RDPN6D: Residual-based Dense Point-wise Network for 6Dof Object Pose Estimation Based on RGB-D Images

TL;DR

The paper addresses 6DoF object pose estimation from RGB-D images, focusing on robustness under occlusion where sparse keypoint and direct regression methods struggle. It proposes RDPN6D, a residual-based dense point-wise network that uses dense 2D-3D and 3D-3D correspondences, along with an intrinsic-crop adjustment to generate accurate camera xyz maps. By representing surface coordinates with a set of FPS anchors and residuals, RDPN reduces the output space and improves handling of symmetry and clutter, while a two-branch RGB-D fusion and a pose predictor regress the 6D pose from dense correspondences. On MP6D, YCB-Video, LineMOD, and Occlusion LineMOD, RDPN achieves state-of-the-art results, particularly under heavy occlusion, with an efficient runtime suitable for near real-time applications. The authors provide code at the project URL to facilitate adoption and benchmarking.

Abstract

In this work, we introduce a novel method for calculating the 6DoF pose of an object using a single RGB-D image. Unlike existing methods that either directly predict objects' poses or rely on sparse keypoints for pose recovery, our approach addresses this challenging task using dense correspondence, i.e., we regress the object coordinates for each visible pixel. Our method leverages existing object detection methods. We incorporate a re-projection mechanism to adjust the camera's intrinsic matrix to accommodate cropping in RGB-D images.
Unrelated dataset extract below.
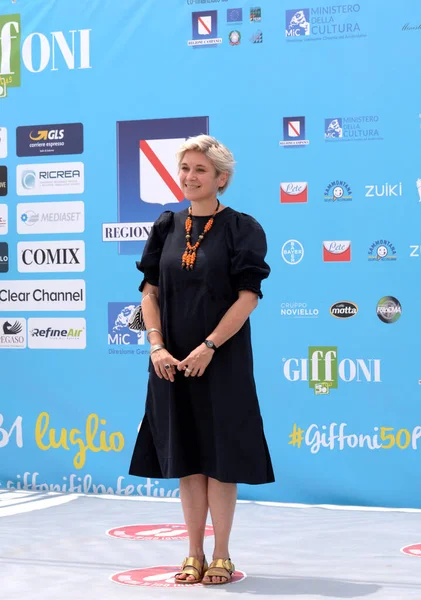 Giffoni Valle Piana Italien Juli 2021 Karen Whiting Giffoni Film — Stockfoto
Moreover, we transform the 3D object coordinates into a residual representation, which can effectively reduce the output space and yield superior performance. We conducted extensive experiments to validate the efficacy of our approach for 6D pose estimation. Our approach outperforms most previous methods, especially in occlusion scenarios, and demonstrates notable improvements over the state-of-the-art methods. Our code is available on https://github.com/AI-Application-and-Integration-Lab/RDPN6D.

Figures (5)

• Figure 1: Overview of our approach. Our method predicts the 3D coordinates of each pixel on the object's surface, resulting in pixel-wise (or dense) correspondence. The object pose is then estimated based on the pixel-wise correspondence.
• Figure 2: Our purposed residual representation. We use distributedly located anchor points and a fine-level residual vector (to the nearest anchor) to map each point on the object's surface. This eliminates the need for the network to directly predict the exact coordinates where the range is extensively large, and makes the correspondence prediction more robust.
• Figure 3: Framework of RDPN.(i) Starting with an RGB-D image, our initial step involves utilizing the outcomes of object detection to crop the region of interest (ROI), which results in a zoomed-in view ($\mathcal{I}_{rgb}, \mathcal{I}_{depth}$), In order to obtain the accurate projected camera xyz map $\mathcal{I}_{C_{xyz}}$, it is necessary to adjust the original camera intrinsic $\textbf{K}_{org}$ to $\textbf{K}_{crop}$. (ii) Once we have prepared the $\mathcal{I}_{rgb}$ and $\mathcal{I}_{C_{xyz}}$, the RGB-D feature extractor is responsible for capturing the RGB-D fusion features $\mathcal{F}_{rgbd}$, and feed them into a feature decoder to obtain both the mask ($\mathcal{F}_{mask}$) and per-pixel prediction to the point coordinates in the 3D model of the object. This includes a ($\textit{K}+1$)-dimensional region probability ($\mathcal{F}_{region}$), 3-dimensional corresponding nearest anchors, and the residual vector ($\mathcal{F}_{residual}$). (iii) Finally, based on the mask and object coordinates, we utilize an image uv map ($\mathcal{I}_{UV}$) and a downsampled camera xyz map ($\mathcal{I}_{C_{xyz64}}$) to establish dense correspondences. These correspondences are then input into the pose predictor to regress the object pose R and t.
• Figure 4: Qualitative results on Occlusion LineMOD. The images are rendered by projecting the 3D object model onto the image plane using the estimated pose. Our two-step dense correspondence method can accurately capture the object and predict its pose, even under heavy occlusion. This contrasts previous keypoint-based methods, which often struggle in such scenarios.
• Figure 5: Ablation study on the number of anchors. The 10$^{\circ}$, 10 cm metric measures whether the rotation and the translation error is less than 10$^{\circ}$ and 10 cm, respectively.